§ Do this
Render every line of the material below as a numbered list, omitting the blank lines.

§ Provided information
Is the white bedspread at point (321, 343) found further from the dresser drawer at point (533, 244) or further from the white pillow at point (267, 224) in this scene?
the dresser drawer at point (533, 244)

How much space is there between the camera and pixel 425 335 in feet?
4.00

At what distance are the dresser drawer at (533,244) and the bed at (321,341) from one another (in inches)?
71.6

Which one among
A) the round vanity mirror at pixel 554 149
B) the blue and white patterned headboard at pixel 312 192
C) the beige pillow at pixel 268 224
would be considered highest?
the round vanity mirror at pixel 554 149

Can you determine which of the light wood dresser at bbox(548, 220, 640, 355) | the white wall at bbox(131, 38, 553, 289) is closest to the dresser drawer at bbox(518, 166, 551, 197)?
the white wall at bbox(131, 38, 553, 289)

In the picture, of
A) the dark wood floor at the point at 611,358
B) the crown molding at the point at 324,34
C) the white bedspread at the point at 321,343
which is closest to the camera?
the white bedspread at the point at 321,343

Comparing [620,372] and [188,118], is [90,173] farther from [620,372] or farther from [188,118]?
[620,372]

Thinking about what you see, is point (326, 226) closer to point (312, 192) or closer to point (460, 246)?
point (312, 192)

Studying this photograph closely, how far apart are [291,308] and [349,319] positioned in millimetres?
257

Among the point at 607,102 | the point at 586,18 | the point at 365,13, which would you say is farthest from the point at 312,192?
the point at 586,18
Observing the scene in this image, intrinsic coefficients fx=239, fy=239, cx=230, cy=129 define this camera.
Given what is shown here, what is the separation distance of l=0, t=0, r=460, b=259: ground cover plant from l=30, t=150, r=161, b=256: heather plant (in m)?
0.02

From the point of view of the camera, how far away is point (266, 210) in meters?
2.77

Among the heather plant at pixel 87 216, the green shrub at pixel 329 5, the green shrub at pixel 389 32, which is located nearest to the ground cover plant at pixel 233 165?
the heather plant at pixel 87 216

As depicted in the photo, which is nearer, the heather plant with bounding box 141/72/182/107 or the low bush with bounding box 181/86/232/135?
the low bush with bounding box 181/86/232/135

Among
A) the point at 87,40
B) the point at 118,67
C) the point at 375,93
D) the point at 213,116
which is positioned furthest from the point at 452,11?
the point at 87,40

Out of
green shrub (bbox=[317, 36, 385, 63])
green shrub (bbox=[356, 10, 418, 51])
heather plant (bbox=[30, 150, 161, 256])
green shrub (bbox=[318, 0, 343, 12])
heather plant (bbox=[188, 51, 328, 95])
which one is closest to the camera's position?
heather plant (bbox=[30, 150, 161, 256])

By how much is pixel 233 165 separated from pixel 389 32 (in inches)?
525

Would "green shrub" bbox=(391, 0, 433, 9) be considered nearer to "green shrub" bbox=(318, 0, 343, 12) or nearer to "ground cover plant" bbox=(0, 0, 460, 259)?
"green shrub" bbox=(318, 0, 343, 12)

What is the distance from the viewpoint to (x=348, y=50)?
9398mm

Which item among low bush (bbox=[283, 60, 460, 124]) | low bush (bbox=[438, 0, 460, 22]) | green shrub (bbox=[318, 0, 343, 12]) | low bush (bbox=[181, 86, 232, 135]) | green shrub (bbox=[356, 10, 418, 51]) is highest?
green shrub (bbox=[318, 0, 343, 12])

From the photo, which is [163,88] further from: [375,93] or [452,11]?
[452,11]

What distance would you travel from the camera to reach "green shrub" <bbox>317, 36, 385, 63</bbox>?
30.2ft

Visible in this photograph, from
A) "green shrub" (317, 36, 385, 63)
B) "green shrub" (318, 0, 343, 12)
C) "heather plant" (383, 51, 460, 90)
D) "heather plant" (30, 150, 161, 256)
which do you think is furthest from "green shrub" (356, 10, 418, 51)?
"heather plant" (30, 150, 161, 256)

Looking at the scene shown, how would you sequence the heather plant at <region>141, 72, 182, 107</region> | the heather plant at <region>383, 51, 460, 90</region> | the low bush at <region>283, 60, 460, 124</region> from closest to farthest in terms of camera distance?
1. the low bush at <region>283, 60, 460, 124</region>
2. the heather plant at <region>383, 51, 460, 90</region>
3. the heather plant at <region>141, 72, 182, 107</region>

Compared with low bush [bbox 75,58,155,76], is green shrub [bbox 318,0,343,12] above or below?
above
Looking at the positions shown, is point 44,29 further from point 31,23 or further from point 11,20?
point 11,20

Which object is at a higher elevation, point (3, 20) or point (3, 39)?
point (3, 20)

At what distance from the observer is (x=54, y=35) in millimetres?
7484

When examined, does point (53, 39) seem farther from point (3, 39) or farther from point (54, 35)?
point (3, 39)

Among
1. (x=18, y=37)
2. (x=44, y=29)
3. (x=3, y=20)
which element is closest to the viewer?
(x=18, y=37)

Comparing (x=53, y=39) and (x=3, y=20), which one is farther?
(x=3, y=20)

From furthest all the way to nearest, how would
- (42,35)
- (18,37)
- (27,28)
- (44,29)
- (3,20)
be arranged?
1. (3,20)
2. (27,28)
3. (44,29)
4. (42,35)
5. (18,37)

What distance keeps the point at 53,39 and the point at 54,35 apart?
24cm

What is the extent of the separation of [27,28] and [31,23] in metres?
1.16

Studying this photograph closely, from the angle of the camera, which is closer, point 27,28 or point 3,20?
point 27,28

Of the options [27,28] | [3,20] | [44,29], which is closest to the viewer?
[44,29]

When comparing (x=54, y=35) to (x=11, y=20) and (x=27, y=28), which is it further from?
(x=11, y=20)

§ Correct response
1. Is the white bedspread at point (321, 343) found further from the dresser drawer at point (533, 244) or further from the white pillow at point (267, 224) in this scene?
2. the dresser drawer at point (533, 244)
3. How much space is there between the camera and pixel 425 335 in feet?
4. 4.00
5. At what distance are the dresser drawer at (533,244) and the bed at (321,341) from one another (in inches)?
6. 71.6
7. Which one among
8. A) the round vanity mirror at pixel 554 149
9. B) the blue and white patterned headboard at pixel 312 192
10. C) the beige pillow at pixel 268 224
11. would be considered highest?
12. the round vanity mirror at pixel 554 149
13. Can you determine which of the light wood dresser at bbox(548, 220, 640, 355) | the white wall at bbox(131, 38, 553, 289) is closest to the dresser drawer at bbox(518, 166, 551, 197)?
14. the white wall at bbox(131, 38, 553, 289)
15. In the picture, of
16. A) the dark wood floor at the point at 611,358
17. B) the crown molding at the point at 324,34
18. C) the white bedspread at the point at 321,343
19. which is closest to the camera?
20. the white bedspread at the point at 321,343
21. Comparing [620,372] and [188,118], is [90,173] farther from [620,372] or farther from [188,118]?
22. [620,372]
23. Thinking about what you see, is point (326, 226) closer to point (312, 192) or closer to point (460, 246)?
24. point (312, 192)
25. Studying this photograph closely, how far apart are [291,308] and [349,319] positioned in millimetres?
26. 257
27. Among the point at 607,102 | the point at 586,18 | the point at 365,13, which would you say is farthest from the point at 312,192?
28. the point at 586,18
29. Observing the scene in this image, intrinsic coefficients fx=239, fy=239, cx=230, cy=129 define this camera.
30. Given what is shown here, what is the separation distance of l=0, t=0, r=460, b=259: ground cover plant from l=30, t=150, r=161, b=256: heather plant (in m)?
31. 0.02
32. From the point of view of the camera, how far away is point (266, 210) in meters?
33. 2.77
34. Among the heather plant at pixel 87 216, the green shrub at pixel 329 5, the green shrub at pixel 389 32, which is located nearest to the ground cover plant at pixel 233 165?
35. the heather plant at pixel 87 216
36. As depicted in the photo, which is nearer, the heather plant with bounding box 141/72/182/107 or the low bush with bounding box 181/86/232/135?
37. the low bush with bounding box 181/86/232/135
38. Among
39. A) the point at 87,40
40. B) the point at 118,67
41. C) the point at 375,93
42. D) the point at 213,116
43. which is positioned furthest from the point at 452,11?
44. the point at 87,40
45. Out of
46. green shrub (bbox=[317, 36, 385, 63])
47. green shrub (bbox=[356, 10, 418, 51])
48. heather plant (bbox=[30, 150, 161, 256])
49. green shrub (bbox=[318, 0, 343, 12])
50. heather plant (bbox=[188, 51, 328, 95])
51. which one is closest to the camera's position?
52. heather plant (bbox=[30, 150, 161, 256])
53. By how much is pixel 233 165 separated from pixel 389 32 (in inches)?
54. 525
55. Would "green shrub" bbox=(391, 0, 433, 9) be considered nearer to "green shrub" bbox=(318, 0, 343, 12) or nearer to "ground cover plant" bbox=(0, 0, 460, 259)?
56. "green shrub" bbox=(318, 0, 343, 12)
57. What is the distance from the viewpoint to (x=348, y=50)?
58. 9398mm
59. Which item among low bush (bbox=[283, 60, 460, 124]) | low bush (bbox=[438, 0, 460, 22]) | green shrub (bbox=[318, 0, 343, 12]) | low bush (bbox=[181, 86, 232, 135]) | green shrub (bbox=[356, 10, 418, 51]) is highest?
60. green shrub (bbox=[318, 0, 343, 12])
61. From the photo, which is [163,88] further from: [375,93] or [452,11]?
62. [452,11]
63. What distance would you travel from the camera to reach "green shrub" <bbox>317, 36, 385, 63</bbox>?
64. 30.2ft
65. Visible in this photograph, from
66. A) "green shrub" (317, 36, 385, 63)
67. B) "green shrub" (318, 0, 343, 12)
68. C) "heather plant" (383, 51, 460, 90)
69. D) "heather plant" (30, 150, 161, 256)
70. which do you think is furthest from "green shrub" (356, 10, 418, 51)?
71. "heather plant" (30, 150, 161, 256)
72. Looking at the scene shown, how would you sequence the heather plant at <region>141, 72, 182, 107</region> | the heather plant at <region>383, 51, 460, 90</region> | the low bush at <region>283, 60, 460, 124</region> from closest to farthest in terms of camera distance?
73. 1. the low bush at <region>283, 60, 460, 124</region>
74. 2. the heather plant at <region>383, 51, 460, 90</region>
75. 3. the heather plant at <region>141, 72, 182, 107</region>
76. Compared with low bush [bbox 75,58,155,76], is green shrub [bbox 318,0,343,12] above or below?
77. above
78. Looking at the positions shown, is point 44,29 further from point 31,23 or further from point 11,20?
79. point 11,20
80. Which object is at a higher elevation, point (3, 20) or point (3, 39)?
81. point (3, 20)
82. At what distance from the observer is (x=54, y=35) in millimetres?
83. 7484
84. When examined, does point (53, 39) seem farther from point (3, 39) or farther from point (54, 35)?
85. point (3, 39)
86. Among
87. 1. (x=18, y=37)
88. 2. (x=44, y=29)
89. 3. (x=3, y=20)
90. which element is closest to the viewer?
91. (x=18, y=37)
92. Comparing (x=53, y=39) and (x=3, y=20), which one is farther?
93. (x=3, y=20)
94. From furthest all the way to nearest, how would
95. - (42,35)
96. - (18,37)
97. - (27,28)
98. - (44,29)
99. - (3,20)
100. be arranged?
101. 1. (3,20)
102. 2. (27,28)
103. 3. (44,29)
104. 4. (42,35)
105. 5. (18,37)
106. What distance keeps the point at 53,39 and the point at 54,35 apart?
107. 24cm
108. What is the extent of the separation of [27,28] and [31,23] in metres?
109. 1.16
110. Studying this photograph closely, from the angle of the camera, which is closer, point 27,28 or point 3,20?
111. point 27,28
112. Of the options [27,28] | [3,20] | [44,29], which is closest to the viewer?
113. [44,29]
114. When comparing (x=54, y=35) to (x=11, y=20) and (x=27, y=28), which is it further from?
115. (x=11, y=20)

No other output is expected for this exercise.